(Spatial question records)
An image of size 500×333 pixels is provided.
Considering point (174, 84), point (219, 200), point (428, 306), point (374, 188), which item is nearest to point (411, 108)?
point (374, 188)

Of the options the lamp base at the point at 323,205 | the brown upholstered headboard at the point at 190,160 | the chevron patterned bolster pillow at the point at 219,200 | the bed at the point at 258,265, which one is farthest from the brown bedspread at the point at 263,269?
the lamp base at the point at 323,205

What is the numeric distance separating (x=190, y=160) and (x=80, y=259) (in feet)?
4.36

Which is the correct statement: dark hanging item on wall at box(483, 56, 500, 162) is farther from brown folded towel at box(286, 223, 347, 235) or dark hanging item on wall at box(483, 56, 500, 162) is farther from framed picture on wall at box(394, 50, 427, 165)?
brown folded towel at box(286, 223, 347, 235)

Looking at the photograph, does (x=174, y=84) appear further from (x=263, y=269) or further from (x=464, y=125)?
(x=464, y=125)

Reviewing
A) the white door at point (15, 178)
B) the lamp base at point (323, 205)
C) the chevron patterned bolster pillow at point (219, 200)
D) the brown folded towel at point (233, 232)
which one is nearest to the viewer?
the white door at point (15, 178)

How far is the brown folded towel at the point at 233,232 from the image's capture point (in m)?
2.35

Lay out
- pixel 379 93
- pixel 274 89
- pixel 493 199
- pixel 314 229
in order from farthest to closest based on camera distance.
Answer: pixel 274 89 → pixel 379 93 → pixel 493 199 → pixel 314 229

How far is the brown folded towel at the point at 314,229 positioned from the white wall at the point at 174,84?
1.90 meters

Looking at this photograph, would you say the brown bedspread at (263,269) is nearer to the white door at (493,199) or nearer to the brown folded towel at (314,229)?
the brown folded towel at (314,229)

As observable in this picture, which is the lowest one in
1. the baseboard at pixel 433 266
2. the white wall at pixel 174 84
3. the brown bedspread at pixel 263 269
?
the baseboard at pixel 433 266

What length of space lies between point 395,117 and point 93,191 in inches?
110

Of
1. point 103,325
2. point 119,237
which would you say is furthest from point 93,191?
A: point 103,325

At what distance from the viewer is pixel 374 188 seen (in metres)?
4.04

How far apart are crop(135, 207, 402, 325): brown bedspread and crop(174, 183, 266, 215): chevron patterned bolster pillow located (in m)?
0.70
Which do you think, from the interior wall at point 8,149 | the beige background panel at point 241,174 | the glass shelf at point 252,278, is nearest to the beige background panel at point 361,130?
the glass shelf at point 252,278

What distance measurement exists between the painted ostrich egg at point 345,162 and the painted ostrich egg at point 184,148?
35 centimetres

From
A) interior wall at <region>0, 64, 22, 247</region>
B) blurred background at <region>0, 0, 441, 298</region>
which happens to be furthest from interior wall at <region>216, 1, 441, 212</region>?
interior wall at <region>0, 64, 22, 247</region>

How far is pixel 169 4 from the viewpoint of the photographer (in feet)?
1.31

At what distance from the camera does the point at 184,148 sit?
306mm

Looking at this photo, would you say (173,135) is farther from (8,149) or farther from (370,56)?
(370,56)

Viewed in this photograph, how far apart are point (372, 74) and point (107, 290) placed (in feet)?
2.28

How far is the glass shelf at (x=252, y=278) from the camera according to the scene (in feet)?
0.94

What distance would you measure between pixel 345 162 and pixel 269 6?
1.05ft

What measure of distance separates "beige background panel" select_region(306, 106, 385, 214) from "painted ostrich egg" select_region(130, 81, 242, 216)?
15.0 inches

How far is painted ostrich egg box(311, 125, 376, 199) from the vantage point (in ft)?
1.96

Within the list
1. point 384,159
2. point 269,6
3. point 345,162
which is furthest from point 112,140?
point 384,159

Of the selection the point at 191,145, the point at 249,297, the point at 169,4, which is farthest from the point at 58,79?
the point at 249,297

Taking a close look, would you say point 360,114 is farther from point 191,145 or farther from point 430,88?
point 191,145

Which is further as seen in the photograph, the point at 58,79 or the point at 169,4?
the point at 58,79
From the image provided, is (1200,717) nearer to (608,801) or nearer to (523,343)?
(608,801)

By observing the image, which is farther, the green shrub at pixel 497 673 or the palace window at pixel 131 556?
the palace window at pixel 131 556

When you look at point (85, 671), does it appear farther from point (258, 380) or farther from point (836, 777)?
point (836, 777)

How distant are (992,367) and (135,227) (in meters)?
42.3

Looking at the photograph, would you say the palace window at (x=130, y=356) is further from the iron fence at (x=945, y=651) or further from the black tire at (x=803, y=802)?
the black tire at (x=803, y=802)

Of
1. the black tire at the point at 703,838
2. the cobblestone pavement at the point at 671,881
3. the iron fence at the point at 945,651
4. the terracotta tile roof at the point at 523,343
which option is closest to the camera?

◆ Directive
Copy out every line of the records above, word for word and in order.

◆ Response to this task
An image of size 500×333 pixels is provided.
Considering point (174, 84), point (219, 200), point (428, 306), point (374, 188), which item is nearest to point (411, 108)?
point (374, 188)

Of the options the lamp base at the point at 323,205 | the brown upholstered headboard at the point at 190,160 | the chevron patterned bolster pillow at the point at 219,200 | the bed at the point at 258,265, which one is farthest from the brown bedspread at the point at 263,269?
the lamp base at the point at 323,205

What is the numeric distance separating (x=190, y=160) and (x=80, y=259) (in feet)?
4.36

Which is the correct statement: dark hanging item on wall at box(483, 56, 500, 162) is farther from brown folded towel at box(286, 223, 347, 235) or dark hanging item on wall at box(483, 56, 500, 162) is farther from framed picture on wall at box(394, 50, 427, 165)?
brown folded towel at box(286, 223, 347, 235)

Looking at the photograph, does (x=174, y=84) appear further from (x=263, y=269) or further from (x=464, y=125)?
(x=464, y=125)

Reviewing
A) the white door at point (15, 178)
B) the lamp base at point (323, 205)
C) the chevron patterned bolster pillow at point (219, 200)
D) the brown folded towel at point (233, 232)
which one is nearest to the viewer?
the white door at point (15, 178)

How far is the brown folded towel at the point at 233,232 from the image's capture point (in m)?
2.35

Lay out
- pixel 379 93
- pixel 274 89
- pixel 493 199
- pixel 314 229
in order from farthest to closest based on camera distance.
Answer: pixel 274 89 → pixel 379 93 → pixel 493 199 → pixel 314 229

How far is the brown folded towel at the point at 314,229 positioned from the white wall at the point at 174,84?
1.90 meters

Looking at this photograph, would you say the brown bedspread at (263,269) is nearer to the white door at (493,199) or nearer to the brown folded towel at (314,229)?
the brown folded towel at (314,229)

As observable in this picture, which is the lowest one in
1. the baseboard at pixel 433 266
2. the white wall at pixel 174 84
3. the brown bedspread at pixel 263 269
?
the baseboard at pixel 433 266

What length of space lies between point 395,117 and point 93,191 in inches?
110

Of
1. point 103,325
2. point 119,237
which would you say is furthest from point 93,191?
A: point 103,325

At what distance from the viewer is pixel 374 188 seen (in metres)?
4.04

How far apart are crop(135, 207, 402, 325): brown bedspread and crop(174, 183, 266, 215): chevron patterned bolster pillow located (in m)?
0.70
Which do you think, from the interior wall at point 8,149 | the beige background panel at point 241,174 | the glass shelf at point 252,278, is nearest to the beige background panel at point 361,130?
the glass shelf at point 252,278

What distance measurement exists between the painted ostrich egg at point 345,162 and the painted ostrich egg at point 184,148?
35 centimetres

From
A) interior wall at <region>0, 64, 22, 247</region>
B) blurred background at <region>0, 0, 441, 298</region>
which happens to be furthest from interior wall at <region>216, 1, 441, 212</region>?
interior wall at <region>0, 64, 22, 247</region>

How far is pixel 169 4 from the viewpoint of the photographer (in feet)?
1.31

At what distance from the camera does the point at 184,148 sit?
306mm

Looking at this photo, would you say (173,135) is farther from (8,149) or farther from (370,56)?
(370,56)

Viewed in this photograph, how far apart are point (372, 74) and point (107, 290) placed (in feet)?
2.28

How far is the glass shelf at (x=252, y=278) from the camera according to the scene (in feet)?
0.94

What distance would you measure between pixel 345 162 and pixel 269 6?
1.05ft

What measure of distance separates "beige background panel" select_region(306, 106, 385, 214) from "painted ostrich egg" select_region(130, 81, 242, 216)?
15.0 inches

How far is painted ostrich egg box(311, 125, 376, 199) from the vantage point (in ft)?
1.96

Within the list
1. point 384,159
2. point 269,6
3. point 345,162
which is furthest from point 112,140?
point 384,159

Of the selection the point at 191,145, the point at 249,297, the point at 169,4, which is farthest from the point at 58,79?
the point at 249,297

Taking a close look, would you say point 360,114 is farther from point 191,145 or farther from point 430,88?
point 191,145

Which is further as seen in the photograph, the point at 58,79 or the point at 169,4?
the point at 58,79
From the image provided, is (1200,717) nearer to (608,801) or nearer to (523,343)?
(608,801)

By observing the image, which is farther, the green shrub at pixel 497 673 or the palace window at pixel 131 556?
the palace window at pixel 131 556

When you look at point (85, 671), does it appear farther from point (258, 380) or farther from point (836, 777)?
point (836, 777)

How distant are (992,367) and (135,227) (in meters)?
42.3

Looking at the photograph, would you say the palace window at (x=130, y=356) is further from the iron fence at (x=945, y=651) or further from the black tire at (x=803, y=802)?
the black tire at (x=803, y=802)

Of
1. the black tire at the point at 703,838
2. the cobblestone pavement at the point at 671,881
3. the iron fence at the point at 945,651
4. the terracotta tile roof at the point at 523,343
which option is closest to the camera?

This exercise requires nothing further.